Task goal: Extract each line of the material that follows exactly and omit its pictures.

Entries supplied:
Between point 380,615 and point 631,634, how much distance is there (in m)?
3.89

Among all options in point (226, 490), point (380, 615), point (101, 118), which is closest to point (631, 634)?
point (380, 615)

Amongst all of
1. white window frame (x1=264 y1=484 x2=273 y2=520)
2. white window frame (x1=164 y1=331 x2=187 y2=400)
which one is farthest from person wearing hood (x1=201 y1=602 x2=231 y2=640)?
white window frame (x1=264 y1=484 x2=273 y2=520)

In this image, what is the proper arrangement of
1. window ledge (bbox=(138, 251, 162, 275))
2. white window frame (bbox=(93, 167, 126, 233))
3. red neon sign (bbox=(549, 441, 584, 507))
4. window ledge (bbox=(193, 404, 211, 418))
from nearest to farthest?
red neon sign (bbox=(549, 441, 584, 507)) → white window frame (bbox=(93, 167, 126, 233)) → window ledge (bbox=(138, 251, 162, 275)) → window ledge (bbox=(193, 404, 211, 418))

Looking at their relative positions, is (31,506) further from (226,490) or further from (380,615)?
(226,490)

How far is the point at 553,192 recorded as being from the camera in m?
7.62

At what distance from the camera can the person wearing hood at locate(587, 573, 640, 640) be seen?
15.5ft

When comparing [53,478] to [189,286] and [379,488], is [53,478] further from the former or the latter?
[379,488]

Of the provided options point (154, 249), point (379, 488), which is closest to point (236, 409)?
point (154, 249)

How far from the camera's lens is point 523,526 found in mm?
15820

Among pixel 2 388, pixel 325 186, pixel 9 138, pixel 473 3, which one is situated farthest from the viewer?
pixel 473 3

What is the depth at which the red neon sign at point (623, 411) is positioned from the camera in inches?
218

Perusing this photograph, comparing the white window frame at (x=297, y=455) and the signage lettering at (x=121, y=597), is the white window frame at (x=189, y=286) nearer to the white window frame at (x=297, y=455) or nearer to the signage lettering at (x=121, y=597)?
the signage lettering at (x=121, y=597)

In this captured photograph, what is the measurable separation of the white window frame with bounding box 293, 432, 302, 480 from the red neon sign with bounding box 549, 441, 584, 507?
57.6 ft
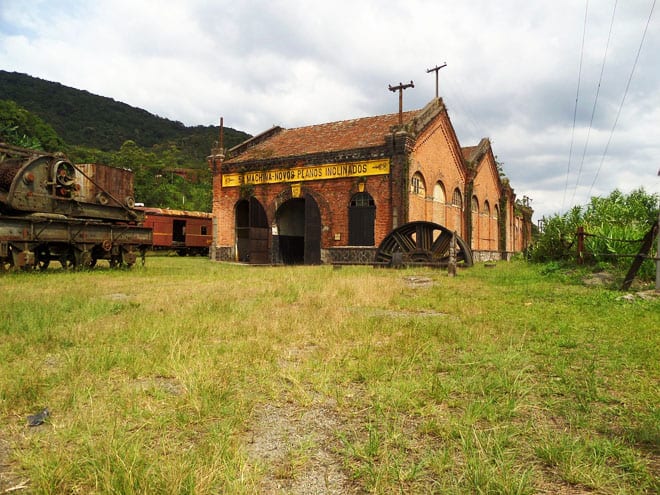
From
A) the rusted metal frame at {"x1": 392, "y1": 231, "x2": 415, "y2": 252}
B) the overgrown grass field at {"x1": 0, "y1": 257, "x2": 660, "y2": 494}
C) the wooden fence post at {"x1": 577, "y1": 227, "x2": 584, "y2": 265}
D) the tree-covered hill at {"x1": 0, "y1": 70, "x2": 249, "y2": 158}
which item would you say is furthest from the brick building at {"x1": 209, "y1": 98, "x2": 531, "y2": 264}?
the tree-covered hill at {"x1": 0, "y1": 70, "x2": 249, "y2": 158}

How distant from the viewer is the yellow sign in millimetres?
18500

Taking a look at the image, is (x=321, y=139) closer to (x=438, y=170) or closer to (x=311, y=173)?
(x=311, y=173)

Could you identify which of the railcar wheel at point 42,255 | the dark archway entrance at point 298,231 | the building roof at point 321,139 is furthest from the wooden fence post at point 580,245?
the railcar wheel at point 42,255

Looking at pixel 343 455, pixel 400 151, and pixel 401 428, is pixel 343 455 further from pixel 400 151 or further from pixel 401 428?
pixel 400 151

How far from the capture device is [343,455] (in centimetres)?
213

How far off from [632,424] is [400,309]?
414 centimetres

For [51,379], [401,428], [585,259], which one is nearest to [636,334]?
[401,428]

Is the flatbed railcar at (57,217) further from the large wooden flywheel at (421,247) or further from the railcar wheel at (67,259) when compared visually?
the large wooden flywheel at (421,247)

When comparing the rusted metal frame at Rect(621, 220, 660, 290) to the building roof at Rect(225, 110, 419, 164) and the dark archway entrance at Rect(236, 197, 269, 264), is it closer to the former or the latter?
the building roof at Rect(225, 110, 419, 164)

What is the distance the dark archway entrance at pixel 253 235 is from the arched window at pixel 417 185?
741 cm

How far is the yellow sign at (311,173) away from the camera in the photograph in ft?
60.7

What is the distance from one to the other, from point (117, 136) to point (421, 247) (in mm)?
75412

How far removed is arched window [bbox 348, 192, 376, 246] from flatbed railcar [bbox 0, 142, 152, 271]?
832cm

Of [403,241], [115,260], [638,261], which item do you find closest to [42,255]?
[115,260]
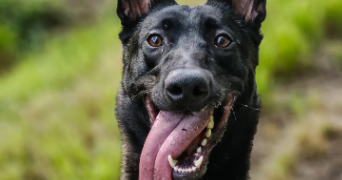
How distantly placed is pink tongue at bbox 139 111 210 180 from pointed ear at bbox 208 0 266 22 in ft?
3.11

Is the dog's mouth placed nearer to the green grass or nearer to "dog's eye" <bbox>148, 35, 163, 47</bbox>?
"dog's eye" <bbox>148, 35, 163, 47</bbox>

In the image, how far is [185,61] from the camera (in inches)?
107

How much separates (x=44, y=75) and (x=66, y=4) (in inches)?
236

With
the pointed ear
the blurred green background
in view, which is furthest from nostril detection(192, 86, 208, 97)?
the blurred green background

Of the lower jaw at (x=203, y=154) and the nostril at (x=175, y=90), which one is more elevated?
the nostril at (x=175, y=90)

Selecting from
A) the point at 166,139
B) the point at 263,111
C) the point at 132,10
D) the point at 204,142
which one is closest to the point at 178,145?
the point at 166,139

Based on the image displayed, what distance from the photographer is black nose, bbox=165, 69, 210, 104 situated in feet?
8.24

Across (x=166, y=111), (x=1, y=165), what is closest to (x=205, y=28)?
(x=166, y=111)

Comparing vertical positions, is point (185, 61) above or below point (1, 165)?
above

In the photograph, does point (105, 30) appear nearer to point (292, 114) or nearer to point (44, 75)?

Complete output:
Between point 380,615 and point 631,634, how much distance is there (in m)?
3.89

Among all options in point (226, 490), point (380, 615), point (101, 118), which is closest to point (631, 634)?
point (380, 615)

Amongst all of
1. white window frame (x1=264 y1=484 x2=273 y2=520)
2. white window frame (x1=164 y1=331 x2=187 y2=400)
which one is farthest from person wearing hood (x1=201 y1=602 x2=231 y2=640)?
white window frame (x1=264 y1=484 x2=273 y2=520)

In this image, what is the proper arrangement of
1. window ledge (bbox=(138, 251, 162, 275))
2. white window frame (bbox=(93, 167, 126, 233))
3. red neon sign (bbox=(549, 441, 584, 507))
4. window ledge (bbox=(193, 404, 211, 418))
from nearest to farthest?
red neon sign (bbox=(549, 441, 584, 507)) → white window frame (bbox=(93, 167, 126, 233)) → window ledge (bbox=(138, 251, 162, 275)) → window ledge (bbox=(193, 404, 211, 418))

Looking at their relative positions, is (31,506) further from (226,490) or further from (380,615)?
(226,490)

How far is the point at 553,192 recorded as being from the camera in m?
7.62

At what distance from the camera can the person wearing hood at locate(587, 573, 640, 640) be seen?
15.5ft

When comparing [53,478] to [189,286] and [379,488], is [53,478] further from the former or the latter?
[379,488]

Of the provided options point (154, 249), point (379, 488), which is closest to point (236, 409)?
point (154, 249)

How far from the camera's lens is point 523,526 found in mm?
15820

Among pixel 2 388, pixel 325 186, pixel 9 138, pixel 473 3, which one is situated farthest from the viewer?
pixel 473 3

What is the depth at which the red neon sign at point (623, 411) is positioned from the camera in inches?
218

Perusing this photograph, comparing the white window frame at (x=297, y=455) and the signage lettering at (x=121, y=597), is the white window frame at (x=189, y=286) nearer to the white window frame at (x=297, y=455) or nearer to the signage lettering at (x=121, y=597)?
the signage lettering at (x=121, y=597)

In this captured photograph, what is the measurable separation of the white window frame with bounding box 293, 432, 302, 480 from the red neon sign with bounding box 549, 441, 584, 507?
57.6 ft
From
A) the rusted metal frame at {"x1": 392, "y1": 231, "x2": 415, "y2": 252}
B) the overgrown grass field at {"x1": 0, "y1": 257, "x2": 660, "y2": 494}
C) the wooden fence post at {"x1": 577, "y1": 227, "x2": 584, "y2": 265}
D) the tree-covered hill at {"x1": 0, "y1": 70, "x2": 249, "y2": 158}
which item would you say is furthest from the brick building at {"x1": 209, "y1": 98, "x2": 531, "y2": 264}?
the tree-covered hill at {"x1": 0, "y1": 70, "x2": 249, "y2": 158}

How distant from the viewer is the yellow sign in millimetres?
18500

Taking a look at the image, is (x=321, y=139) closer to (x=438, y=170) or closer to (x=311, y=173)?
(x=311, y=173)

Could you identify which of the railcar wheel at point 42,255 | the dark archway entrance at point 298,231 | the building roof at point 321,139 is furthest from the wooden fence post at point 580,245?
the railcar wheel at point 42,255

Looking at pixel 343 455, pixel 400 151, and pixel 401 428, is pixel 343 455 further from pixel 400 151 or further from pixel 401 428?
pixel 400 151

How far from the capture device is [343,455] (in centimetres)?
213

How far off from [632,424] is [400,309]?
414 centimetres

For [51,379], [401,428], [585,259], which one is nearest to [636,334]?
[401,428]

Is the flatbed railcar at (57,217) further from the large wooden flywheel at (421,247) or further from the railcar wheel at (67,259) when compared visually?
the large wooden flywheel at (421,247)

When comparing the rusted metal frame at Rect(621, 220, 660, 290) to the building roof at Rect(225, 110, 419, 164) and the dark archway entrance at Rect(236, 197, 269, 264), is it closer to the former or the latter?
the building roof at Rect(225, 110, 419, 164)

What is the distance the dark archway entrance at pixel 253 235 is from the arched window at pixel 417 185?
741 cm

How far is the yellow sign at (311,173) away from the camera in the photograph in ft?
60.7

What is the distance from one to the other, from point (117, 136) to point (421, 247) (in mm)?
75412

How far removed is arched window [bbox 348, 192, 376, 246] from flatbed railcar [bbox 0, 142, 152, 271]?
832cm

Of [403,241], [115,260], [638,261], which item do you find closest to [42,255]?
[115,260]
How distantly placed is pink tongue at bbox 139 111 210 180 from pointed ear at bbox 208 0 266 22 in ft?
3.11

Is the dog's mouth placed nearer to the green grass or nearer to "dog's eye" <bbox>148, 35, 163, 47</bbox>?
"dog's eye" <bbox>148, 35, 163, 47</bbox>

In the image, how far is [185,61] from the camera (in inches)?
107

How much separates (x=44, y=75) and (x=66, y=4) (in inches)?
236

With
the pointed ear
the blurred green background
in view, which is furthest from nostril detection(192, 86, 208, 97)?
the blurred green background

Of the lower jaw at (x=203, y=154) and the nostril at (x=175, y=90), which one is more elevated?
the nostril at (x=175, y=90)

Selecting from
A) the point at 166,139
B) the point at 263,111
C) the point at 132,10
D) the point at 204,142
which one is closest to the point at 178,145?
the point at 166,139

Based on the image displayed, what distance from the photographer is black nose, bbox=165, 69, 210, 104 situated in feet?
8.24

Across (x=166, y=111), (x=1, y=165), what is closest to (x=205, y=28)?
(x=166, y=111)

Comparing vertical positions, is point (185, 61) above or below point (1, 165)?
above

In the photograph, does point (105, 30) appear nearer to point (292, 114) or nearer to point (44, 75)?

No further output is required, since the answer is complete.